> _The problem_
Edit the material below so that every "wooden desk" becomes "wooden table", with everything else left unchanged.

— Begin —

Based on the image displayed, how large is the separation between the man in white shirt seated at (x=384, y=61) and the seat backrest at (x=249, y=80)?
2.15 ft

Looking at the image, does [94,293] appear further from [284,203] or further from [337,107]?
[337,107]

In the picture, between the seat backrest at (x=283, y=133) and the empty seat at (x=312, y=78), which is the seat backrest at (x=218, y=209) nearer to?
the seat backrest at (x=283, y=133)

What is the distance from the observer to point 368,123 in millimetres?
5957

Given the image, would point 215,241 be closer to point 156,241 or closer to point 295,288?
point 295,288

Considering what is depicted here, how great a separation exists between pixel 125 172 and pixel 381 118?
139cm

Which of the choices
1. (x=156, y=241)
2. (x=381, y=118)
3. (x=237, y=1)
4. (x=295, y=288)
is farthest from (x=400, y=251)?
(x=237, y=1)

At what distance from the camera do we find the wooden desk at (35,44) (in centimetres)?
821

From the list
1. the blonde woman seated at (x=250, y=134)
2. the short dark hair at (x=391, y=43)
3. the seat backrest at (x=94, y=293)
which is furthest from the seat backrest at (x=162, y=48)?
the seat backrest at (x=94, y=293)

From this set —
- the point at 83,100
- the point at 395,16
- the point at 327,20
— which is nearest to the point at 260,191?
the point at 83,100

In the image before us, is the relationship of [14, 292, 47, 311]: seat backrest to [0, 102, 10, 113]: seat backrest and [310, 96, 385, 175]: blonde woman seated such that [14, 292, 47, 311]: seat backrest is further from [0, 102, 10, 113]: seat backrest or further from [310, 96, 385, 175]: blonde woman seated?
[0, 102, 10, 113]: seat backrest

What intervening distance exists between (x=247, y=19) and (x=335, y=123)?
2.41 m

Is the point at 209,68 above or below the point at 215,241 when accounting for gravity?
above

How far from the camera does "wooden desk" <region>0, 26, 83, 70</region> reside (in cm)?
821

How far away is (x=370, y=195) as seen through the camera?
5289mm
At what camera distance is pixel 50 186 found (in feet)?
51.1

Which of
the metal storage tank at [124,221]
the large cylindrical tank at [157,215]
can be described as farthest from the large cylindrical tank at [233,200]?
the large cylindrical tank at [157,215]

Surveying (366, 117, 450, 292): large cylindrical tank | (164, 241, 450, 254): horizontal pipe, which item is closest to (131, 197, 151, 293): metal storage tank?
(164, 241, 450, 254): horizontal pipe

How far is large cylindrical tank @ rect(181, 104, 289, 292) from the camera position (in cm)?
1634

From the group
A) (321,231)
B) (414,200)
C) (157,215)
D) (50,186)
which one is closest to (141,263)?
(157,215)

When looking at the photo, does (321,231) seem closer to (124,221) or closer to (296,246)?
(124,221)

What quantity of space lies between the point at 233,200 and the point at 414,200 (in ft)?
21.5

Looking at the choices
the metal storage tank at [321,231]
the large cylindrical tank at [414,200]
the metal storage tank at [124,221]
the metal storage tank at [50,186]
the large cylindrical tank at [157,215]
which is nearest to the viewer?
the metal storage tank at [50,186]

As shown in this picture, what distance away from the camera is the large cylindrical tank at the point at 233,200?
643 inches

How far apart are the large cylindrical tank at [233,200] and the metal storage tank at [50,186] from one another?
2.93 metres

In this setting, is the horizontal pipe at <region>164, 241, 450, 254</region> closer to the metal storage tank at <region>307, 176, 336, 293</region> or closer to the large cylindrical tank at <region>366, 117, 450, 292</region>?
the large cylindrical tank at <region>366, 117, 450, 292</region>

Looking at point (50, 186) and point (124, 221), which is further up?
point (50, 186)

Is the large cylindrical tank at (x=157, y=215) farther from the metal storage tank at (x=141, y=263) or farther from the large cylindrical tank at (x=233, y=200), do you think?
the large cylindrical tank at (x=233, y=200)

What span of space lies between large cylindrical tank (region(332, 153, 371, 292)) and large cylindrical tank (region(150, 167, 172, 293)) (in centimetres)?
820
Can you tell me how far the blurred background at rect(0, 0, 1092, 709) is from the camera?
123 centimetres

— End —

> _Solved problem_
Based on the image displayed, how large is the separation between the man in white shirt seated at (x=384, y=61) and the seat backrest at (x=249, y=80)?
2.15 ft

Looking at the image, does [94,293] appear further from [284,203] or further from [337,107]?
[337,107]

In the picture, between the seat backrest at (x=283, y=133) and the empty seat at (x=312, y=78), which is the seat backrest at (x=218, y=209) nearer to?
the seat backrest at (x=283, y=133)

What is the distance from the observer to point 368,123 in millimetres?
5957

Given the image, would point 215,241 be closer to point 156,241 or closer to point 295,288?
point 295,288

Considering what is depicted here, how great a separation exists between pixel 125 172 and pixel 381 118?
139cm

Which of the choices
1. (x=156, y=241)
2. (x=381, y=118)
3. (x=237, y=1)
4. (x=295, y=288)
is farthest from (x=400, y=251)?
(x=237, y=1)

At what distance from the camera do we find the wooden table at (35,44) (in centimetres)?
821

From the list
1. the blonde woman seated at (x=250, y=134)
2. the short dark hair at (x=391, y=43)
3. the seat backrest at (x=94, y=293)
which is furthest from the seat backrest at (x=162, y=48)?
the seat backrest at (x=94, y=293)

From this set —
- the point at 83,100
- the point at 395,16
- the point at 327,20
— which is nearest to the point at 260,191?
the point at 83,100

In the image before us, is the relationship of [14, 292, 47, 311]: seat backrest to [0, 102, 10, 113]: seat backrest and [310, 96, 385, 175]: blonde woman seated such that [14, 292, 47, 311]: seat backrest is further from [0, 102, 10, 113]: seat backrest or further from [310, 96, 385, 175]: blonde woman seated?
[0, 102, 10, 113]: seat backrest

What intervening distance exists between (x=247, y=19) and (x=335, y=123)?
2.41 m

Is the point at 209,68 above or below the point at 215,241 when accounting for gravity?
above

How far from the camera does "wooden table" <region>0, 26, 83, 70</region> reside (in cm)?
821

How far away is (x=370, y=195) as seen through the camera?
5289mm
At what camera distance is pixel 50 186 found (in feet)?
51.1

Which of
the metal storage tank at [124,221]
the large cylindrical tank at [157,215]
can be described as farthest from the large cylindrical tank at [233,200]?
the large cylindrical tank at [157,215]

Surveying (366, 117, 450, 292): large cylindrical tank | (164, 241, 450, 254): horizontal pipe, which item is closest to (131, 197, 151, 293): metal storage tank?
(164, 241, 450, 254): horizontal pipe

How far is large cylindrical tank @ rect(181, 104, 289, 292) from the camera position (in cm)?
1634

From the group
A) (321,231)
B) (414,200)
C) (157,215)
D) (50,186)
which one is closest to (141,263)?
(157,215)

When looking at the photo, does (321,231) seem closer to (124,221) or closer to (296,246)?
(124,221)

What quantity of space lies between the point at 233,200 and the point at 414,200 (in ft)?
21.5

Looking at the choices
the metal storage tank at [321,231]
the large cylindrical tank at [414,200]
the metal storage tank at [124,221]
the metal storage tank at [50,186]
the large cylindrical tank at [157,215]
which is nearest to the viewer?
the metal storage tank at [50,186]

As shown in this picture, what distance away from the camera is the large cylindrical tank at the point at 233,200?
643 inches

How far apart are the large cylindrical tank at [233,200] and the metal storage tank at [50,186] from one another?
2.93 metres

In this setting, is the horizontal pipe at <region>164, 241, 450, 254</region> closer to the metal storage tank at <region>307, 176, 336, 293</region> or closer to the large cylindrical tank at <region>366, 117, 450, 292</region>?
the large cylindrical tank at <region>366, 117, 450, 292</region>

Looking at point (50, 186) and point (124, 221), which is further up?
point (50, 186)

Is the large cylindrical tank at (x=157, y=215) farther from the metal storage tank at (x=141, y=263) or farther from the large cylindrical tank at (x=233, y=200), do you think?
the large cylindrical tank at (x=233, y=200)

What span of space lies between large cylindrical tank (region(332, 153, 371, 292)) and large cylindrical tank (region(150, 167, 172, 293)) (in centimetres)?
820
Can you tell me how far the blurred background at rect(0, 0, 1092, 709) is from the camera?
123 centimetres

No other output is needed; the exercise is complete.